This week an anonymous Missing in the Mission blogger shares what she terms her ‘dark night of the soul’, in the second of a two-part post. Grief can be scariest when it seemingly erupts out of nowhere, yet refuses to be stemmed.
Read Part I here.
Fast forward to August 2012. My dark night of the soul had been triggered, I believe, by a Qi Master I just happened to be put in touch with through an advert I’d seen offering 40% off an acupressure treatment. The Qi Master had massaged gently around various parts of my body before telling me with a look of concern on her face that I appeared to be holding in a lot of anger, as my liver was extremely blocked.

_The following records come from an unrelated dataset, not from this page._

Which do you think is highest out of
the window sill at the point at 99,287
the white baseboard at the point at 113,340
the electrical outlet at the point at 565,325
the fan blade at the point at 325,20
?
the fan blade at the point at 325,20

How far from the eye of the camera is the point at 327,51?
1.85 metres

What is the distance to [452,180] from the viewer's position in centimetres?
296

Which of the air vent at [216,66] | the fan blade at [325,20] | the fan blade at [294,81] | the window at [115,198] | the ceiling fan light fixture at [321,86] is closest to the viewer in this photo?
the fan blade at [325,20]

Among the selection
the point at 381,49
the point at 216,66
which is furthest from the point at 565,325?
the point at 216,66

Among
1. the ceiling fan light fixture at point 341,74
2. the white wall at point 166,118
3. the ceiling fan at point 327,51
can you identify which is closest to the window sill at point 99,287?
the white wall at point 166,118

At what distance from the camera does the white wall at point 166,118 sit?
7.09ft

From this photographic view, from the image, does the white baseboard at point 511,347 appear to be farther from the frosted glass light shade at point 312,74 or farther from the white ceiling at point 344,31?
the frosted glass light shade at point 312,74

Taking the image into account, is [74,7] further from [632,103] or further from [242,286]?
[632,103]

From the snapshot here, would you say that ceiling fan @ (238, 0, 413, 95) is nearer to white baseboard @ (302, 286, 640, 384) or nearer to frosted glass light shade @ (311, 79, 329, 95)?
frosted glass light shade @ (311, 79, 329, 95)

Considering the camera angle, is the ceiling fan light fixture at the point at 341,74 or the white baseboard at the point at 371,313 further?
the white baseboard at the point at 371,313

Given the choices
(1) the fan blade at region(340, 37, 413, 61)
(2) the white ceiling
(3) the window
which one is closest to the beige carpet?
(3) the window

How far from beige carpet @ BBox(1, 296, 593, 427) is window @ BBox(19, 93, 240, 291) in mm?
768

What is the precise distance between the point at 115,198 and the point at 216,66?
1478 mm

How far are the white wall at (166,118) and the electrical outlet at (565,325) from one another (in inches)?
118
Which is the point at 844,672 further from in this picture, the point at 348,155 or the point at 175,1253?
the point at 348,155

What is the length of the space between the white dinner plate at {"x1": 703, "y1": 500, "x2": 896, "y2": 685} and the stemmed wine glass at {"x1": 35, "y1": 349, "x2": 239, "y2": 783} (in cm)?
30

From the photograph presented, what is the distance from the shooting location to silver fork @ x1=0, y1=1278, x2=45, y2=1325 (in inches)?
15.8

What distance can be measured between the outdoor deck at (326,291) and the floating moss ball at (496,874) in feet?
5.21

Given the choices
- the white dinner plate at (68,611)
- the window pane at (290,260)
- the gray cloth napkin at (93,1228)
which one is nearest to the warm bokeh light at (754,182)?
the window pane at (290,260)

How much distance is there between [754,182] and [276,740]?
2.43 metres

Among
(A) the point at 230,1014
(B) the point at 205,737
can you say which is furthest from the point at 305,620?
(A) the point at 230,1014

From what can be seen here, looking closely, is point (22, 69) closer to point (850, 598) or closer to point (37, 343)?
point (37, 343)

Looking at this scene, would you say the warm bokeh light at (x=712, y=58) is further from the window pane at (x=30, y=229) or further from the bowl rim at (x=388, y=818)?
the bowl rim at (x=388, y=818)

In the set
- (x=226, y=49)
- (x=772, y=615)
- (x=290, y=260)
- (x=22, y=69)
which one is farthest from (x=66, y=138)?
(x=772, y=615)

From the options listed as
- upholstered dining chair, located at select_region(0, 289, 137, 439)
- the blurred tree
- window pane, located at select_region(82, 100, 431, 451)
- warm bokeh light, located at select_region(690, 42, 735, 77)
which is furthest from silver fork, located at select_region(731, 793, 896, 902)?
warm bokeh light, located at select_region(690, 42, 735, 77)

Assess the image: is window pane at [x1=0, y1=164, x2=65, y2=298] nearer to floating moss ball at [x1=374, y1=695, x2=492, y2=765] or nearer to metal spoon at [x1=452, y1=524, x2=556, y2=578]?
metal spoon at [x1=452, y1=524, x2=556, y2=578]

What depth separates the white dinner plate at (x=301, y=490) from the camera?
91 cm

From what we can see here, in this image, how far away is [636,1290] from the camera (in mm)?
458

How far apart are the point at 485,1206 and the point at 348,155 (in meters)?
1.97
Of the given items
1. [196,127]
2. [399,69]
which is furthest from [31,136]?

According to eastern medical traditions, which she’d studied and followed for years, blockages in the body prevent the circulation of vital energy known as ‘qi’ (chi) which in turn can have a deep effect on our emotional wellbeing. Unlike Western medical sciences and their propensity to isolate pain to one particular area of the body from which it originates, Eastern traditions see the body as a whole, with qi acting to ignite every part of our being, determining our mental, physical and spiritual health.
I went home from my massage slightly baffled, both by what the Qi Master had told me and by the unfamiliar pain I’d felt when she was massaging my midriff and abdominal area.
The next morning it felt as if what I’d been bottling up for so long was quite literally popped open, and out came a flood of difficult and frightening emotions. It was an outpouring of grief – of uncontrollable tears, resentment, anger and despair that lasted until the end of the year. Rather than run away from it, I tried to embrace it as best I could. I went back to the Qi Master and had more treatments. I started participating in regular group chanting sessions, something I’ve never done before and often shied away from. I meditated – either in stillness, or dance, or slow, mindful movements influenced by Qi Gung and other ancient Eastern traditions. I began to understand what was happening to me without fearing it; I was processing and healing from what had hurt me in the past and which I’d chosen to bury, quite literally, in the pit of my stomach. In Eastern traditions the liver and intestines are the place where anger is often held.
Still the tears kept coming. I was going through a shedding process, yet I did not know for what reason, and what it was to lead to. All I could know was that a big change was taking place within me, and I just had to let it happen – the laughter, the tears, the heartache, the anger – they all had to wash through me, and I had to embrace them in order to truly heal.
What did all this mean? I was beginning to realize that there was no point in trying to understand or intellectualise these experiences. Ultimately, we either feel something or we don’t. I had come from an unreligious and unspiritual background, and the only ‘wisdom’ I had known about for most of my life was to be found in books. At least that’s what I thought for so many years, as I led my life doggedly following my head over my heart.
But August 2012 changed all that. A chance encounter with a Qi master had caused me to burst open, and out came a flood of emotions, passions and vulnerabilities which my domineering head had suppressed all my life. From there on, through the fog of darkness, uncertainty and fear I began to seek a deeper clarity than what I could find through mere rational argument or debate. My dark night of the soul, as frightening as it felt, was a rite of passage; it was a call to go deep inside myself, beyond pretensions, aspirations or false identities. It was an opportunity to feel the transformative power that we all hold but are often too afraid of, and to take a brave step forward and away from old habits which have been damaging to me and to others.
And now? If there’s one thing I’ve learned in the last few years, it’s that transitions take time. But I’m in a very different place, with a very different approach to my life. Since 2012 I’ve done one of the hardest jobs of my career in the aid sector and although there was emotional turmoil, I felt better equipped to just be with it and stay present, whether through yoga, meditation or whatever other practices work for me at the time. I understand but am not ashamed about the limitations of what I can do in the pursuit of justice and an end to suffering in the world. I’ve realized that this work is more about building power within ourselves, to see our role and purpose in this complicated world we live in, than it is about ‘empowering’ others.
I also understand and respect the need for self-care as we work to support others around us, whether near or far. If we are to feel fully able to face what can be insurmountable challenges in aid work, it is essential for all of us to take the time to slow down, to check in, to listen to our heart (or liver) and what it is trying to tell us. To have quiet solitude – whether through walking in the forest or sitting by candlelight. And to not be afraid of what we find in those moments, as there is probably a deep and life-changing lesson to be learned. These lessons help us better understand ourselves and each other, and see more clearly where we stand in this shared humanity.